El ambiente en el Club de Futbol Monterrey no es el más alentador. Tras una serie de resultados que han dejado al equipo lejos de sus objetivos, el presidente deportivo José Antonio Noriega dio la cara ante los medios y confirmó que Nicolás Sánchez asumirá la dirección técnica de forma interina.
En compañía del director deportivo Héctor Lara, Noriega reconoció que la institución atraviesa un momento complicado y dejó claro que la responsabilidad es compartida.
“Todos somos culpables, la directiva también lo es y por eso estamos aquí dando la cara”, expresó el dirigente, quien aceptó que los números actuales están lejos de las expectativas del club.
Un mensaje a la afición en medio de la tormenta
El dirigente albiazul aseguró que la adversidad puede convertirse en un punto de inflexión para el equipo. Señaló que el objetivo es recuperar la identidad rayada y volver a competir por lo más alto en las competencias en curso.
Noriega también tuvo palabras de agradecimiento para Domènec Torrent, quien dejó el cargo tras poco más de nueve meses al frente del equipo regiomontano.
Nico Sánchez toma el mando en El Barrial
Horas después del anuncio, Nicolás Sánchez dirigió su primer entrenamiento en las instalaciones de El Barrial, preparando el duelo ante Querétaro Fútbol Club dentro de la Liga MX.

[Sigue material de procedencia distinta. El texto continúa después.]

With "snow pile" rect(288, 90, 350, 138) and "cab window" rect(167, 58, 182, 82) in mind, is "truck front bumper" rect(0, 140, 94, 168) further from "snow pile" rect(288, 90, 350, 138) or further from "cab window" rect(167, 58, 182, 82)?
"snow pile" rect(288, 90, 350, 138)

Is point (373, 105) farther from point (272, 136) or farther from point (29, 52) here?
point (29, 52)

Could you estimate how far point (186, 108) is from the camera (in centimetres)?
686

El plantel trabajó con algunas ausencias importantes. Anthony Martial continúa con rehabilitación por una luxación en el hombro derecho, mientras que Jorge Rodríguez y Fidel Ambriz presentan molestias físicas.

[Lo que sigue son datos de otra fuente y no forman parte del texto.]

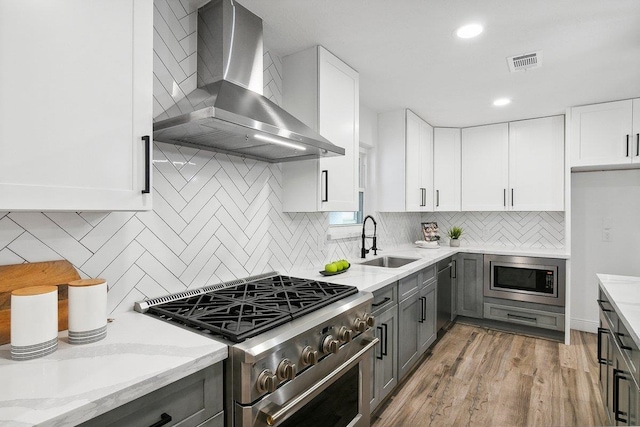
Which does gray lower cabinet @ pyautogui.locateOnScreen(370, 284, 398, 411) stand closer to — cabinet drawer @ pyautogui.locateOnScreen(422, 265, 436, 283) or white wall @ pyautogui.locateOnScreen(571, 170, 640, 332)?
cabinet drawer @ pyautogui.locateOnScreen(422, 265, 436, 283)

A las afueras del centro de entrenamiento, aficionados colocaron mantas exigiendo actitud y resultados inmediatos, reflejando el nivel de tensión que vive la institución.
Semana clave: Querétaro y Tigres
El interinato de Sánchez comenzará con dos compromisos de alta presión: el enfrentamiento ante Gallos Blancos y posteriormente el Clásico Regio frente a Tigres UANL.
El nuevo cuerpo técnico estará integrado por exjugadores del club como Severo Meza y Walter Erviti, además de un equipo de apoyo en fuerzas básicas y preparación física.
Rayados enfrenta una semana que podría marcar el rumbo del torneo. La pregunta que queda en el aire es si el interinato será suficiente para apagar el incendio o si la crisis apenas comienza.